BÜNDNIS FÜR ARBEIT: SCHEITERN MUSS KANZLER NICHT STÖREN : Klare Symmetrie der Schuld
Es gibt eine neue Frage für die ewigen Kanzlerbeobachter: Warum tut sich Schröder ein absehbares Scheitern an? Der Kanzler hat doch tatsächlich vor, erneut das „Bündnis für Arbeit“ einzuberufen. Dabei endete die achte Runde vor einem Jahr unerfreulich. Das Ergebnis damals lautete: kein Ergebnis. Und danach sieht es wieder aus, falls man wirklich im Februar oder März tagen sollte. Denn schon jetzt brechen die alten Konflikte auf: Während die Arbeitgeber am liebsten über eine langfristige Lohnmäßigung reden würden, weigern sich die Gewerkschaften, außerhalb der Tarifverhandlungen über Gehälter zu sprechen.
Der Kanzler wird also in seiner Lieblingsrolle als Moderator scheitern – aber wahrscheinlich nicht zu seinem Nachteil. Immerhin wird er hinterher sagen können, dass er sich bemüht hat. Dieses Ziel liegt nah, wird doch die Zahl der Arbeitslosen weiter steigen. Nun würden Schröders Profilierungswünsche die Gewerkschaften und Arbeitgeber wohl kaum motivieren, sich als Verhandlungs-Dummies ins Kanzleramt zu bewegen. Doch, nicht zufällig, decken sich die Interessen. Die Tarifparteien müssen ebenfalls dokumentieren, dass sie sich um die Arbeitslosigkeit sorgen. Scheitern die Gespräche, erzielen auch Arbeitgeber und Gewerkschaften den Mühebonus, jedenfalls bei ihrer eigenen Klientel. Und noch besser: Es lässt sich sogar ein Schuldiger präsentieren. Das ist natürlich immer der andere. Für die Arbeitgeber sind die Gewerkschaften verantwortlich, dass die Jobs nicht zunehmen. Und umgekehrt.

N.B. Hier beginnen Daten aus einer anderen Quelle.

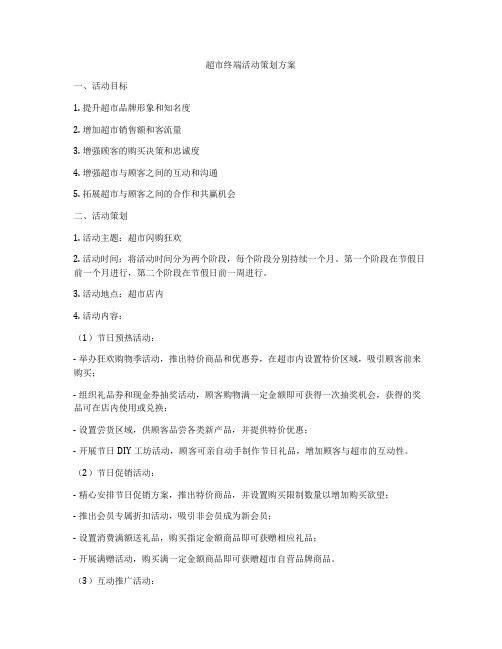 超市终端活动策划方案

一、活动目标

1. 提升超市品牌形象和知名度

2. 增加超市销售额和客流量

3. 增强顾客的购买决策和忠诚度

4. 增强超市与顾客之间的互动和沟通

5. 拓展超市与顾客之间的合作和共赢机会

二、活动策划

1. 活动主题：超市闪购狂欢

2. 活动时间：将活动时间分为两个阶段，每个阶段分别持续一个月。第一个阶段在节假日前一个月进行，第二个阶段在节假日前一周进行。

3. 活动地点：超市店内

4. 活动内容：

（1）节日预热活动：

- 举办狂欢购物季活动，推出特价商品和优惠券，在超市内设置特价区域，吸引顾客前来购买；

- 组织礼品券和现金券抽奖活动，顾客购物满一定金额即可获得一次抽奖机会，获得的奖品可在店内使用或兑换；

- 设置尝货区域，供顾客品尝各类新产品，并提供特价优惠；

- 开展节日 DIY 工坊活动，顾客可亲自动手制作节日礼品，增加顾客与超市的互动性。

（2）节日促销活动：

- 精心安排节日促销方案，推出特价商品，并设置购买限制数量以增加购买欲望；

- 推出会员专属折扣活动，吸引非会员成为新会员；

- 设置消费满额送礼品，购买指定金额商品即可获赠相应礼品；

- 开展满赠活动，购买满一定金额商品即可获赠超市自营品牌商品。

（3）互动推广活动：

Diese klare Symmetrie der Schuld erklärt auch ein Phänomen, das zunächst überrascht: Warum gibt es schon wieder ein Bündnis für Arbeit, obwohl die Hartz-Kommission gerade erst Ergebnisse produziert hat, die jetzt umgesetzt werden? Warum kehrt man zurück zu dieser etwas altmodischen Zusammensetzung des Bündnisses – hier die Arbeitgeber, da die Arbeitnehmer und dazwischen der Kanzler –, nachdem man es zu einer vielstimmigen Expertengruppe gebracht hat? Aber der erfolgreiche Konsens der Vielen in der Hartz-Kommission ist ja genau das Problem: Trotz Hartz wird es eine Menge Arbeitslose geben. Sogar darin sind sich fast alle einig. Aber irgendjemand muss doch schuld sein! So funktionieren Medien, so funktioniert der demokratische Wettstreit der Parteien. Aber Schuld lässt sich nur verteilen, wo es Differenzen gibt. Deswegen ist das bemühte Scheitern des Bündnis für Arbeit ja so erfreulich für alle diejenigen, die Interessen zu verteidigen haben. Es wird noch eine große Zukunft haben.